***** Selected passage *****

It’s great that you’ve been able to help these two individuals, but you could do a lot more with them if you dumped the robotics. What you teach kids must enhance their natural movement patterns and coordination of natural processes. It must be based on the inherent reflex and behavioral patterns that they engage in anyway. You don’t have to teach a kid to throw or catch a ball, just give them the situation and they’ll do it because those patterns are already in there. As a result of training, the kid should be able to throw better, run better, kick better. Unfortunately, in karate, what usually happens is that the movement becomes very stereotypical and unnatural and can only be used in the controlled environments of karate. About the two cases you mention: you’d be able to help these kids a lot more if you got rid of your shotokan motor-orientated responses and learned about natural movement. Movement should occur naturally in response to a stimulus in the context of a situation, not be prescribed. And the alignments of karate are more about obedience and taking directives, physically or psychologically, than they are about becoming a more physically or psychologically functional person.

As for grades, gis, etc., the reason why grades in karate are meaningless is because they don’t measure anything real. After all, BJJ has belts and gradings and it’s a great system, but their syllabus has been clearly defined and proven, and the testing of it is directly linked to the competitive environment. And that’s where you seem to be on the fence. You need to get out there and train in BJJ/boxing/Muay Thai/etc., or you have to research them through videos and books, to get your information right. All the information is already out there, all you’ve got to do is untangle it and make it work for you and your students. You seem reluctant to get personally involved in making a change for yourself, but that’s the only way forward for you. And you’re never ‘too old.’

What you would have to do is set goals. Set a personal goal for yourself to get your shit together, so that you understand how you want to make the gradual modifications in the class. And it really isn’t that difficult. Padwork can be simplified and it’s pretty easy to do. It’s nothing magical. Same as bagwork. Fighting can be made conditional and competitive. It doesn’t have to be ‘a fight’. The whole point is, the training syllabus is either in this macro form for the professional, but even when you take it right down to the easiest level, it should still be the same components in the micro form. You just might have to customize them in different ways to the individual’s needs.

*****

== Problem set ==
1. Copy the karate training passage from "What you would" up to and including "the individual’s needs.".
2. According to the karate training passage, why are grades in karate meaningless?

***** Given records *****

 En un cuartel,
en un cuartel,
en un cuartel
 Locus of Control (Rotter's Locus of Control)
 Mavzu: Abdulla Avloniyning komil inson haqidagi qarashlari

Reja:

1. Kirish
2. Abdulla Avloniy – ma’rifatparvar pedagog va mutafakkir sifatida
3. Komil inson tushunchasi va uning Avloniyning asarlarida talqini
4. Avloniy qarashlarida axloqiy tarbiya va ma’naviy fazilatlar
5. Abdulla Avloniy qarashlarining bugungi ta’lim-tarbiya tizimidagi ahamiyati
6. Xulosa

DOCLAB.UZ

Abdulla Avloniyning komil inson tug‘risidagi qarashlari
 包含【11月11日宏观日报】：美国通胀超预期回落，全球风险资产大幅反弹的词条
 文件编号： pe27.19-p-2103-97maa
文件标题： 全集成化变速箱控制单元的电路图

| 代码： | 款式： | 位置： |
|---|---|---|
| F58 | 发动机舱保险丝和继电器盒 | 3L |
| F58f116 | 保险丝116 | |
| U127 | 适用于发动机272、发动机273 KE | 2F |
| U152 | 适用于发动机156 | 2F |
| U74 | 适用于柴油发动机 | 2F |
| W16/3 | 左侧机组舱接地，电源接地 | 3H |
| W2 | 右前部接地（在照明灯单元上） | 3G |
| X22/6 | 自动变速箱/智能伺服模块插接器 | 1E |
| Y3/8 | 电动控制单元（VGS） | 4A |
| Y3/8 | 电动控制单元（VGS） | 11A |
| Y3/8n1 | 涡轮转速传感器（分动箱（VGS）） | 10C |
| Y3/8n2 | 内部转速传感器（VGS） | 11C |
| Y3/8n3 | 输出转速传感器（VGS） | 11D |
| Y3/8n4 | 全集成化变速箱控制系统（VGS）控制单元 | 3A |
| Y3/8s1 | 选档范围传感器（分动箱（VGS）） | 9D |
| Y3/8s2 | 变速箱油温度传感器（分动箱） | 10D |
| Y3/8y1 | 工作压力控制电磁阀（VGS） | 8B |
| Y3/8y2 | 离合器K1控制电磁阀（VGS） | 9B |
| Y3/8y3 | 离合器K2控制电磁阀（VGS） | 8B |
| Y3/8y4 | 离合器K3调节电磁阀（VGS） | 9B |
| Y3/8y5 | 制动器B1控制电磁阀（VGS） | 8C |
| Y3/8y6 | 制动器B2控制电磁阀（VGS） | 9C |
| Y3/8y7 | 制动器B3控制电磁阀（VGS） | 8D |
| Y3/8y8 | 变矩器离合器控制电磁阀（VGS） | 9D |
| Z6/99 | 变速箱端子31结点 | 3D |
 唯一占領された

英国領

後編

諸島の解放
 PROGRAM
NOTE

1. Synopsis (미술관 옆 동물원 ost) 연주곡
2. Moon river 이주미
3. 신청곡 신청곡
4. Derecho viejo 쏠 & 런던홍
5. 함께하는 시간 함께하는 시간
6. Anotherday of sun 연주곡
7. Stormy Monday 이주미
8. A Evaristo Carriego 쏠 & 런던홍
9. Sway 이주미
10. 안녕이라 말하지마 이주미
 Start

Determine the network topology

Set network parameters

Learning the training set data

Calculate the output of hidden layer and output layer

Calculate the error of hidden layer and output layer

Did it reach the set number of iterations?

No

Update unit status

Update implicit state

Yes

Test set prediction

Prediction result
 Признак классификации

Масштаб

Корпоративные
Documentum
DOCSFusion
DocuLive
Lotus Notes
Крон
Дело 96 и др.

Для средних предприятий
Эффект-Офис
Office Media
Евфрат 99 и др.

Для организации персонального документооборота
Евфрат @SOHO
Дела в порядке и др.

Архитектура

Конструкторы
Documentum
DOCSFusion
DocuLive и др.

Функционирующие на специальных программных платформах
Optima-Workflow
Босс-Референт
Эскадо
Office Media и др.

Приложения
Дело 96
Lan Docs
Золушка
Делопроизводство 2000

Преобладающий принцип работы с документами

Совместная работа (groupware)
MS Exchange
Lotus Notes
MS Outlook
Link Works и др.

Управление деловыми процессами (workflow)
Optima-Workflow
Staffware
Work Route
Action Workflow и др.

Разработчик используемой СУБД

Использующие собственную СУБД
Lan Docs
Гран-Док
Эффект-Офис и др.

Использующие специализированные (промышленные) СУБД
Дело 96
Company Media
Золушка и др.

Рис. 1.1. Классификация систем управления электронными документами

*****

== Results in order ==
1.
What you would have to do is set goals. Set a personal goal for yourself to get your shit together, so that you understand how you want to make the gradual modifications in the class. And it really isn’t that difficult. Padwork can be simplified and it’s pretty easy to do. It’s nothing magical. Same as bagwork. Fighting can be made conditional and competitive. It doesn’t have to be ‘a fight’. The whole point is, the training syllabus is either in this macro form for the professional, but even when you take it right down to the easiest level, it should still be the same components in the micro form. You just might have to customize them in different ways to the individual’s needs.

2. They don't measure anything real.